Postby Heith » Thu Oct 30, 2014 11:06 am

Jiva wrote: Hmmm... I sometimes think of doing this, but then I'd probably start trying to manufacture situations where I'd get to eat meat. Plus, I know friends would start to offer me pre-cooked meat they keep in the fridge. However, I do something similar on a retroactive basis if I've accidentally eaten meat e.g. someone's cooked something with a meat Oxo cube in or I've eaten some sweets with gelatin in. Same with leather items of clothing I already own.
To me the taste of meat has lot its charm years ago. I never really liked it very much if I recall correctly. It was just something one got used to eating as a kid. But taste is not so important a sense to me personally and I would even say my sense of taste is somewhat weaker than most people, even if I am not a smoker.

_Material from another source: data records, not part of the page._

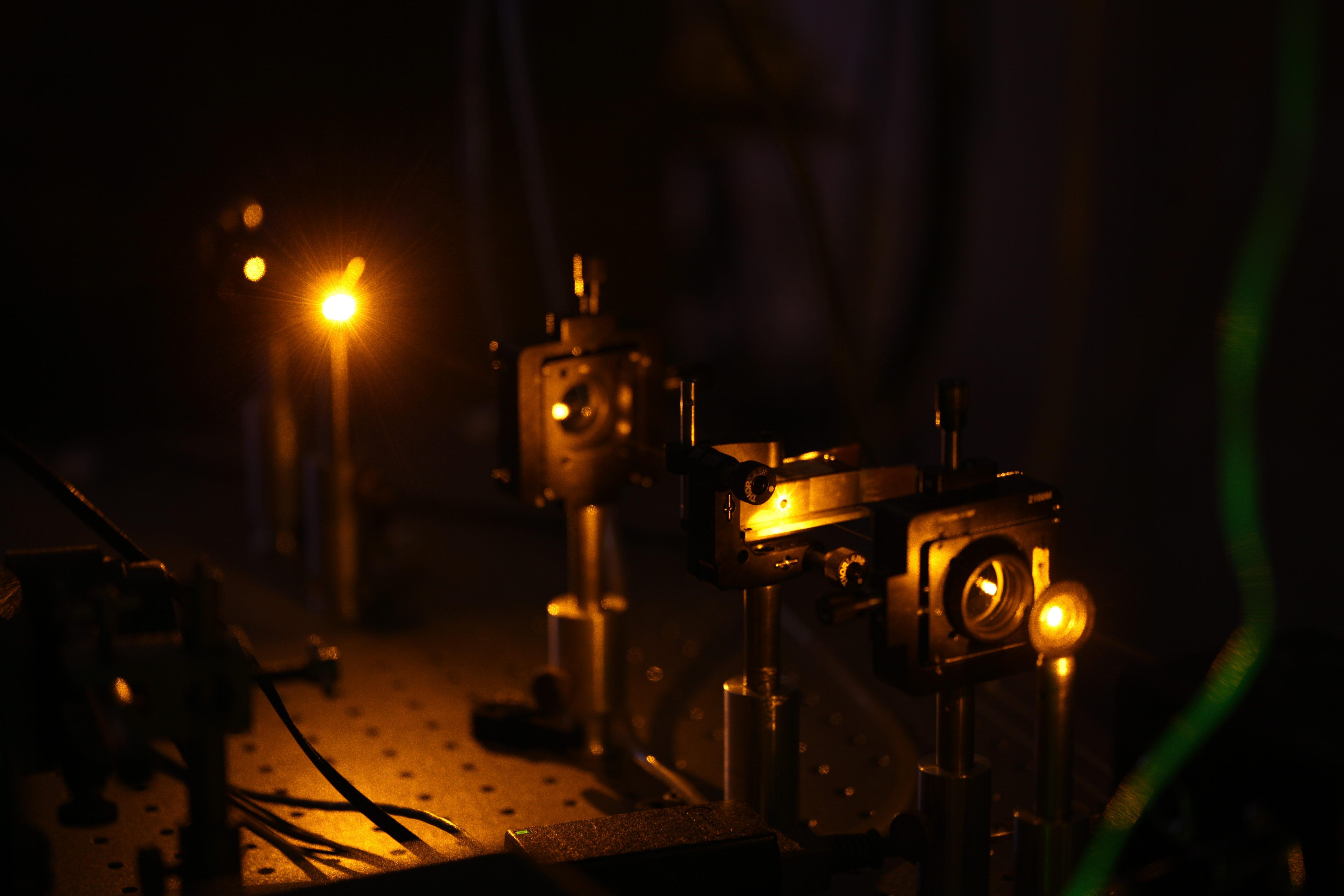 Układ z modulatorem akustooptycznym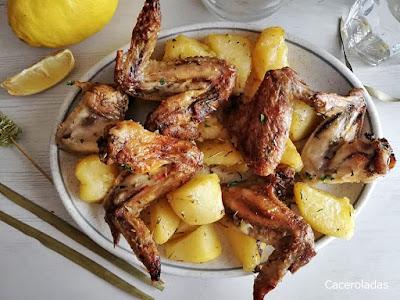 Alitas de pollo marinadas al horno con patatas
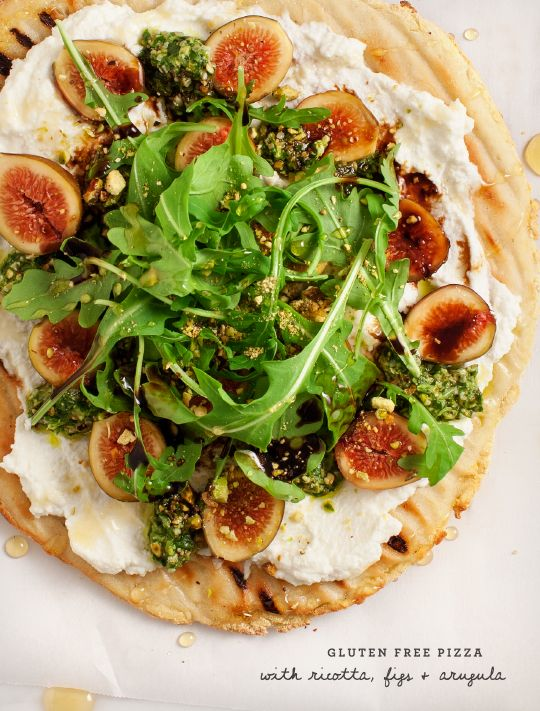 Gluten Free Fig & Ricotta Flatbread Pizza / @loveandlemons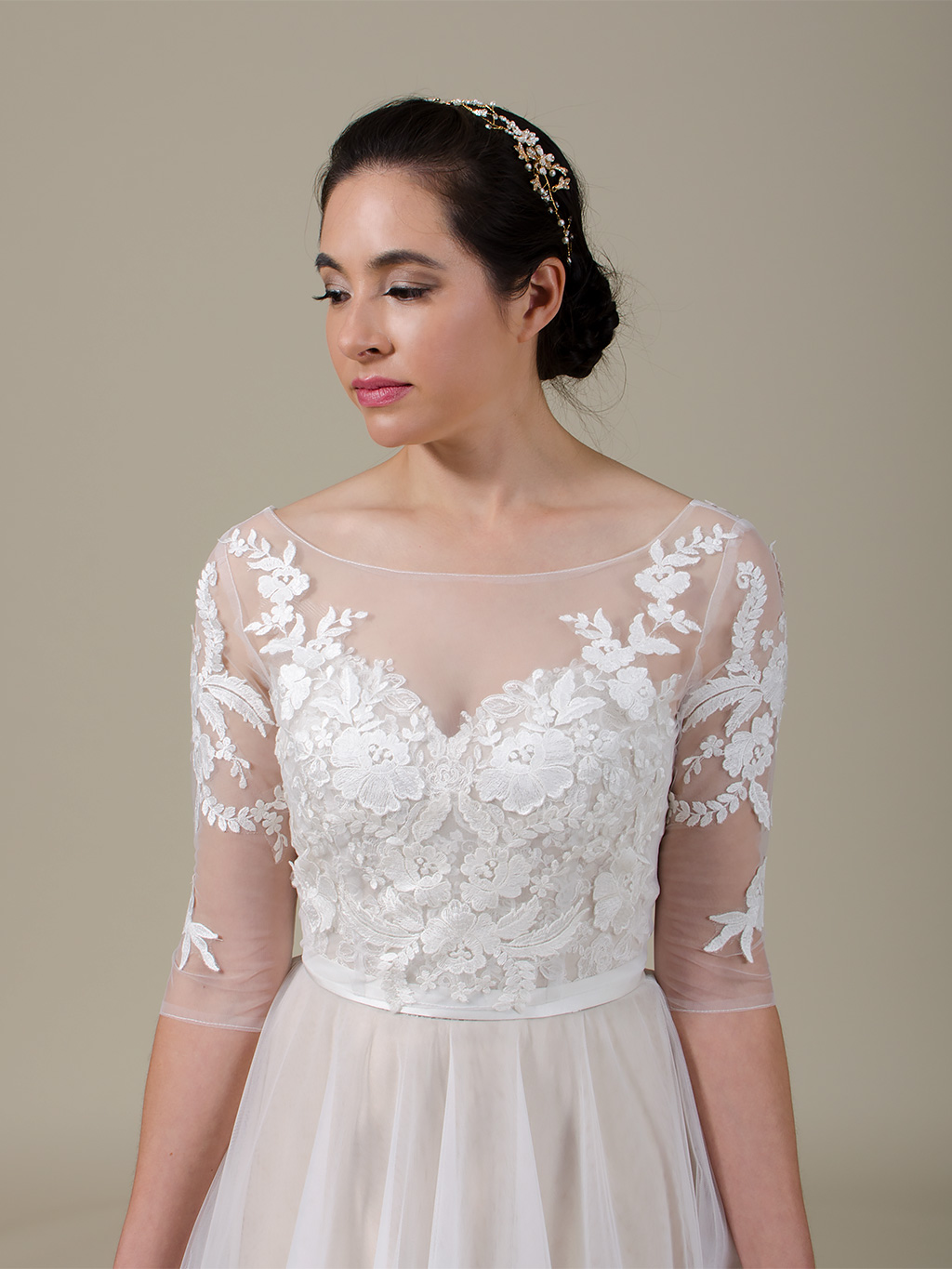 Boat neck lace bolero with V back 3/4 length wedding dress topper WJ039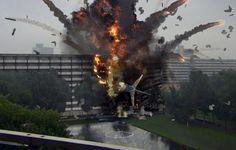 Google Image Result for http://1.bp.blogspot.com/-ANt3epHOE10/T_ZH5vk5sFI/AAAAAAAAC0E/iqyhasA9B64/s1600/Crashing-Airplane.jpg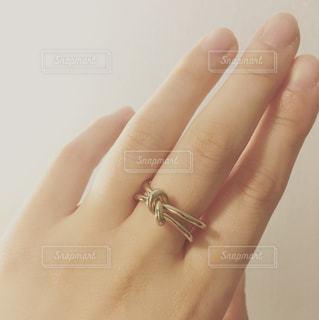 指輪をしている女性の手の写真・画像素材[960538]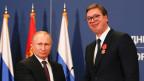 Der russische Präsident Vladimir Putin (links) und der serbische Präsident Aleksander Vucic.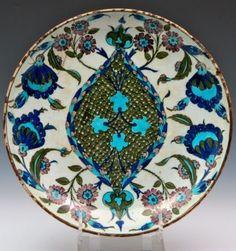 An Iznik plate in Goya Auctions   Auctions  ArsMagazine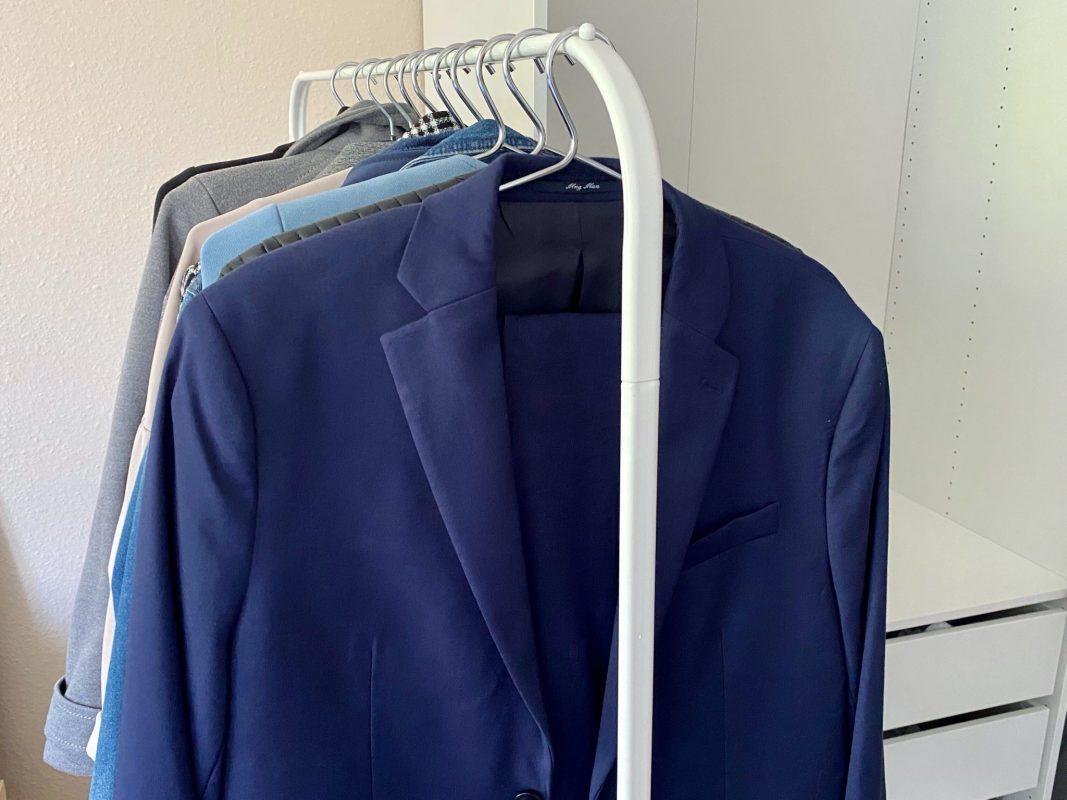 Der Herreanzug: Heutzutage in vielen Branchen als Geschäftskleidung nicht mehr wegzudenken. Symbolbild: Jessica Hänse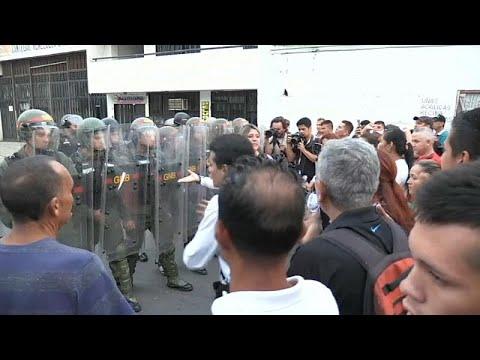 شاهد: اشتباكات بين متظاهرين والشرطة على الحدود الفنزويلية-الكولومبية …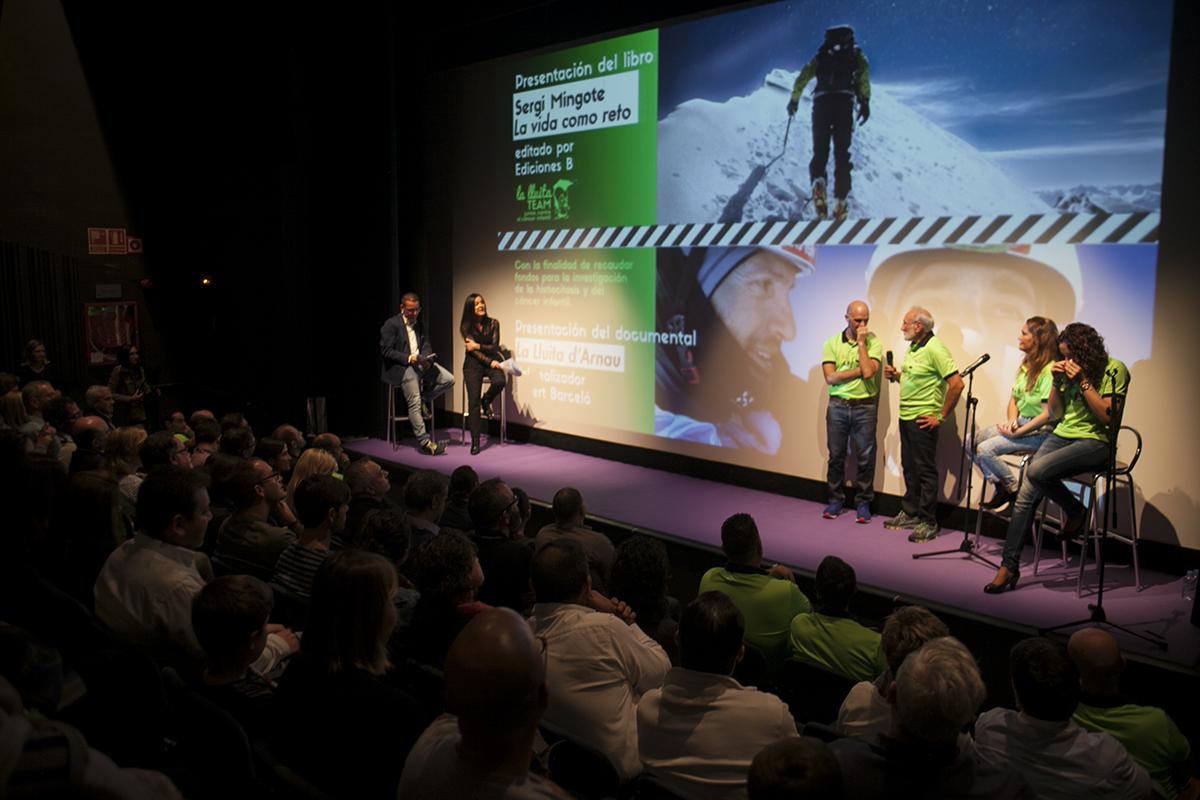 La presentació del documental va omplir el teatre de Can Rajoler divendres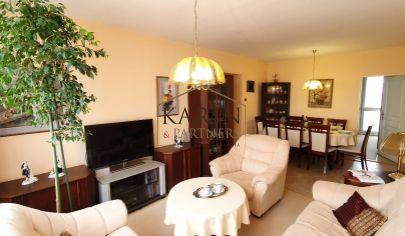 Na predaj krásny 4 izbový byt ul. Kostolná Veľký Biel tehla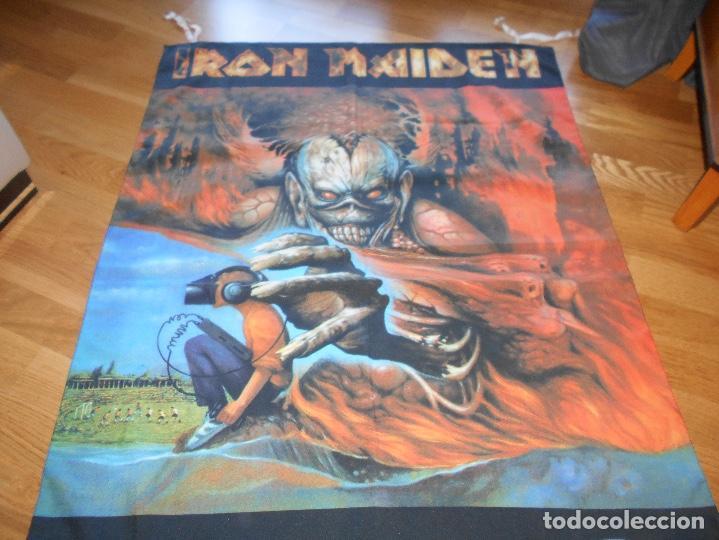 Música de colección: Iron Maiden Virtual XI world Tour BANDERIN oficial, Manga corta Gira 1998 CONCIERTO TELA - Foto 4 - 110158543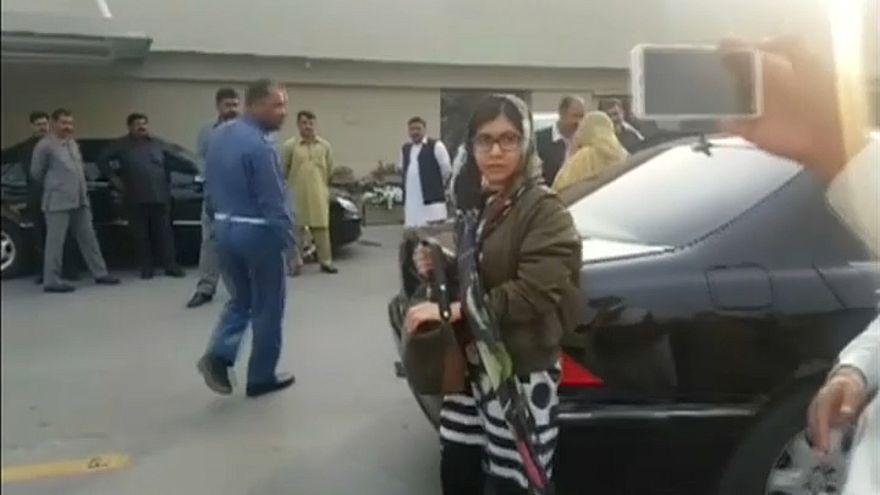 Malala conclui visita ao país natal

As to leather (which sides the topic), I do wear leather hiking shoes for example. I think it is a better option than other kind of shoes that would break all the time, adding to the pile of waste. I think there will always be people who eat meat, and then there will be leather. That is alright- it's just the way of production & animal treatment in today's world that is not alright. It's also that we have too much animal products readily available, so we don't respect it anymore.

With good care, my shoes might still be with me ten years from now. I am not very interested of clothes and get new ones reluctantly, I just want things that are functional and will last a long time. I like making my own if possible, or ask a friend to do so- clothes from shops are poorly made and of rather bad materials which break or don't breathe.

I also work leather which I get from friends and relatives in the form of old clothes and such. In the same way I acquire fur from time to time- or by skinning the occasional freshly dead I find. With second-hand fur I often find it necessary to perform a ritual before I can use it to anything. Same prior to skinning. Otherwise, the animal lingers and in the case of fur farm product, it's a very negative feeling.

But these are just my typical delusions as an animist.